Limitations & Future Work

  • The assumption of bug independence frequently does not hold in real-world software — interacting bugs represent the true challenge of debugging.
  • Evaluation is limited to Python; applicability to other languages remains to be verified.
  • Semantically equivalent but syntactically different repairs may be incorrectly penalized.
  • The paper does not explore how to improve post-training pipelines to enhance precision — this is the most valuable direction for future work.
  • vs. DebugBench: DebugBench mines bugs from historical commits but evaluates solely with unit tests, providing no measure of precision; PDB fills this gap with edit-level evaluation.
  • vs. SWE-bench: SWE-bench targets real repository-level bug fixing involving more complex localization, yet equally lacks precision evaluation; the two benchmarks are complementary.
  • vs.
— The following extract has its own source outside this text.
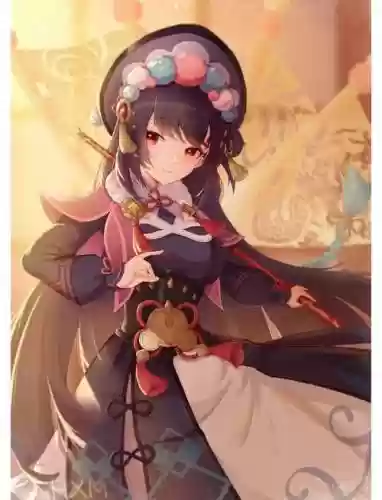 新手云堇圣搭配阵容，云堇什么时候出插图1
APR (Automated Program Repair): Traditional APR emphasizes minimal repairs; PDB transplants this principle into LLM evaluation.

Rating

  • Novelty: ⭐⭐⭐⭐⭐ Proposes a paradigm shift in debugging evaluation — from program level to edit level — with highly impactful findings.
  • Experimental Thoroughness: ⭐⭐⭐⭐⭐ Covers 9 frontier models with iterative, agent, multi-line, and categorical analyses, and includes manual validation of metric accuracy.
  • Writing Quality: ⭐⭐⭐⭐⭐ Problem formulation is precise, formalization is rigorous, and experimental analysis is thorough.
  • Value: ⭐⭐⭐⭐⭐ Directly exposes a fundamental issue in the post-training of code LLMs, with important implications for the community.